Brief –
Your copy should start at the line with "Foto de casa" and end at the line with "спортивный костюм на 6 лет, 116-122 см" in the data below. Transcribe only those lines, exactly, pictures excluded.

Data supplied –
++++++++

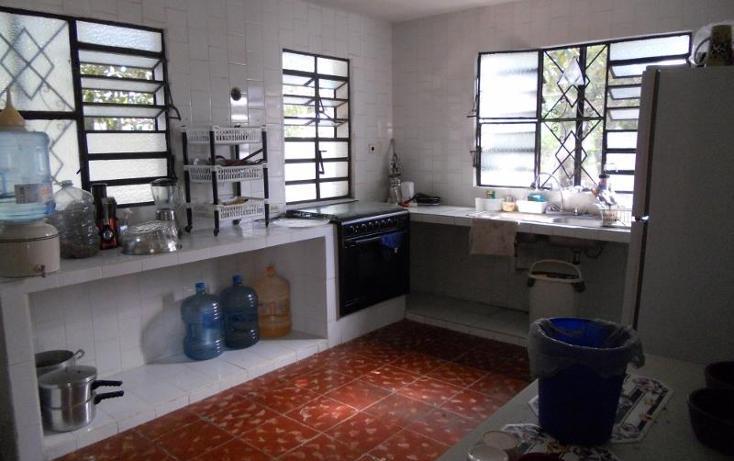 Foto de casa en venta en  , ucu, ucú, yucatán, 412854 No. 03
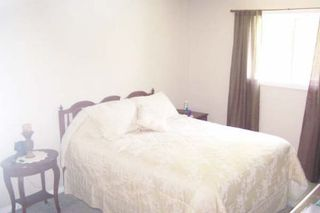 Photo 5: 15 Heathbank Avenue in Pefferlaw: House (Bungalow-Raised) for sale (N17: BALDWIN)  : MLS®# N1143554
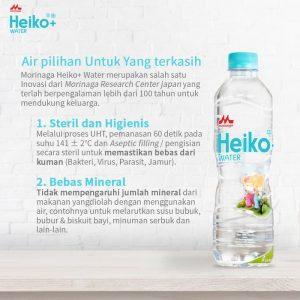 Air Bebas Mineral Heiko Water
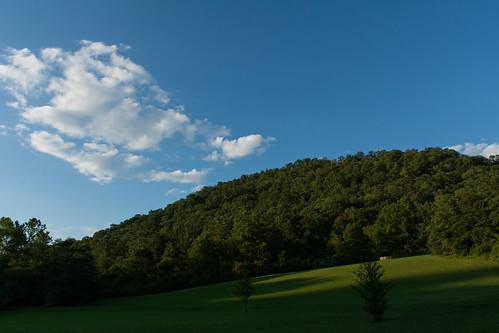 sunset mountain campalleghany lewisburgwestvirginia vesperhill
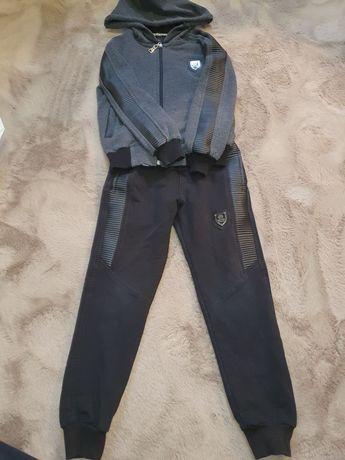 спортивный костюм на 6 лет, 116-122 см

++++++++

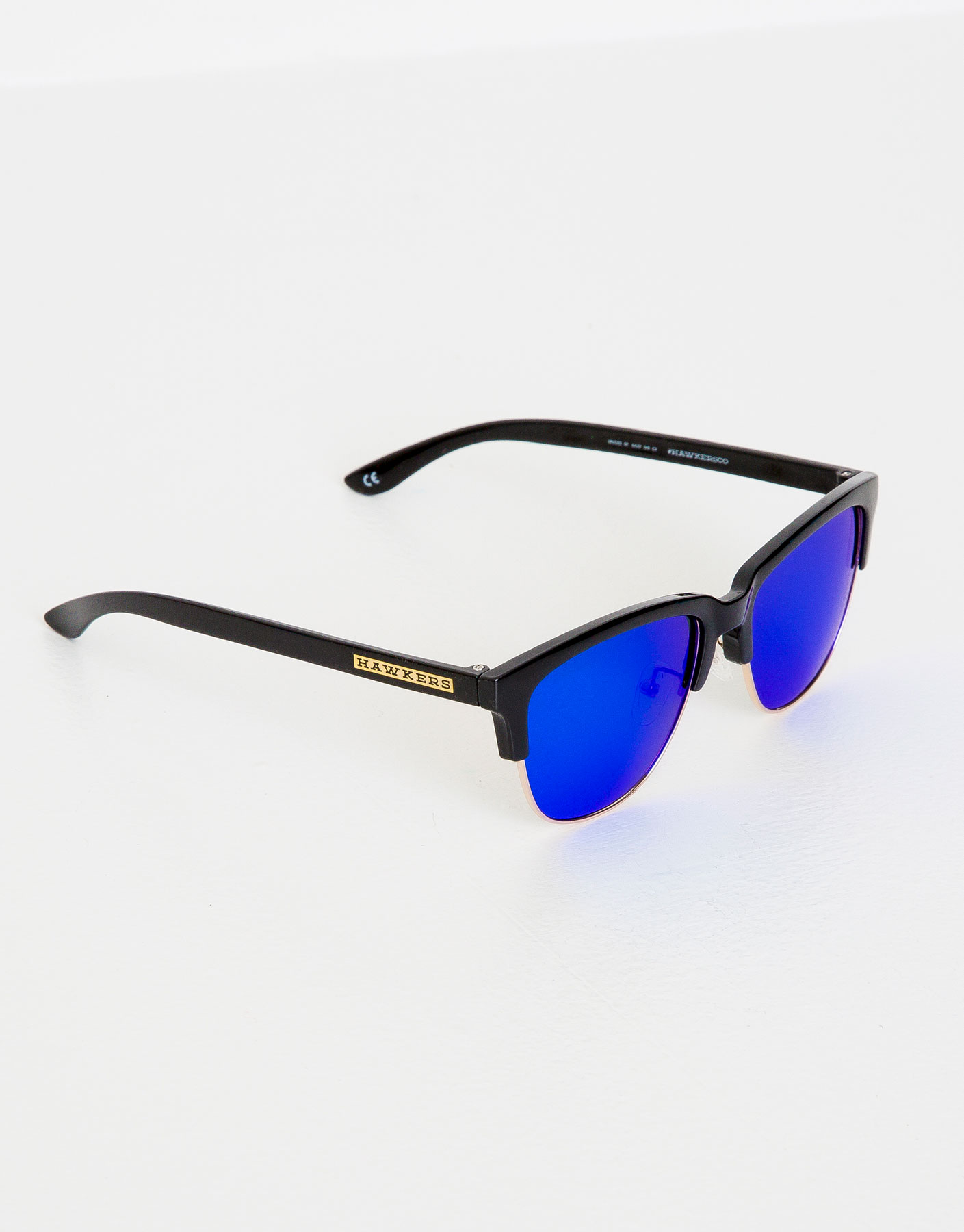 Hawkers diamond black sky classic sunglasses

++++++++

Task solution –
 Foto de casa en venta en  , ucu, ucú, yucatán, 412854 No. 03
 Photo 5: 15 Heathbank Avenue in Pefferlaw: House (Bungalow-Raised) for sale (N17: BALDWIN)  : MLS®# N1143554
 Air Bebas Mineral Heiko Water
 sunset mountain campalleghany lewisburgwestvirginia vesperhill
 спортивный костюм на 6 лет, 116-122 см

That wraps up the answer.